The molecular orbitals are displayed in a similar fashion to the SCF section of the output except that the energies of the active orbitals are not defined and therefore are displayed as zero and the electron occupancies are those calculated by the RASSCF module. In a state average calculation (more than one root calculated), the MOs will be the natural orbitals corresponding to the state averaged density matrix (called pseudo-natural orbitals) and the occupation numbers will be the corresponding eigenvalues. Natural orbital occupation numbers for each state are printed as shown in Figure 6.9, but the MOs specific to a given state are not shown in the output.
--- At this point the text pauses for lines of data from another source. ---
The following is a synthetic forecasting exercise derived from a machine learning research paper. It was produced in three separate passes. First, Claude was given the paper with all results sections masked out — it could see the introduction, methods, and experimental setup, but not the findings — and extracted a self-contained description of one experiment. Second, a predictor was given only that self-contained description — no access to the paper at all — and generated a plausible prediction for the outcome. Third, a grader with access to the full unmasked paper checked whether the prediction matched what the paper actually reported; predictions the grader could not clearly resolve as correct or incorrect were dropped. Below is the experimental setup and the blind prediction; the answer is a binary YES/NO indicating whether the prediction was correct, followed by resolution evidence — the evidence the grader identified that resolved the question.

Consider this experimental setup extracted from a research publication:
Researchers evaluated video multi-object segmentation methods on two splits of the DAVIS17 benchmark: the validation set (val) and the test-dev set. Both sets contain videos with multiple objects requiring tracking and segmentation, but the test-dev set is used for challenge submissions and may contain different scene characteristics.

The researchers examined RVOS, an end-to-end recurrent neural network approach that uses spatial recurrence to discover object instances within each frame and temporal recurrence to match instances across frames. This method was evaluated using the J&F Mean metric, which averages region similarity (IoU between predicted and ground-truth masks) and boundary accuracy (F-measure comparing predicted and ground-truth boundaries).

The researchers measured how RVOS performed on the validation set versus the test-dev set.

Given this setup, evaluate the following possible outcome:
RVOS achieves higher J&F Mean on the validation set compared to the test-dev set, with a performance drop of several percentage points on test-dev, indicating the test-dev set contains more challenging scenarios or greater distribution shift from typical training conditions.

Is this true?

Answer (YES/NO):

They are, however, available in the JOBIPH file. A number of molecular properties are also computed for the requested electronic state in a similar fashion to the SCF module.


6.7.2 Storing and Reading RASSCF Orbitals and Wave Functions

Part of the information stored in the RASSCF output file, JOBIPH, for instance the molecular orbitals and occupation numbers can be also found in an editable file named RASORB, which is automatically generated by RASSCF. In case more than one root is used the natural orbitals are also stored in files RASORB.1, RASORB.2, etc, up to ten. In such cases the file RASORB contains the averaged orbitals. If more roots are used the files can be generated using the OUTOrbitals keyword. The type of orbital produced can be either AVERaged, NATUral, CANOnical or SPIN (keywords) orbitals. The OUTOrbitals keyword, combined with the ORBOnly keyword, can be used to read the JOBIPH file and produce an orbital file, RASORB, which can be read by a subsequent RASSCF calculation using the same input section. The formatted RASORB file is useful to operate on the orbitals in order to obtain appropriate trial orbitals for a subsequent RASSCF calculation. In particular the type index can be changed directly in the file if the RASSCF program has converged to a solution with wrong orbitals in the active space. The RASSCF program will, however, automatically place the orbital files from the calculation in the user's home directory under the name $Project.RasOrb, etc. In calculations with spin different from zero the program will also produce the spin orbital files $Project.SpdOrb1, etc for each state. These orbitals can be used by the program LUSCUS to produce spin densities.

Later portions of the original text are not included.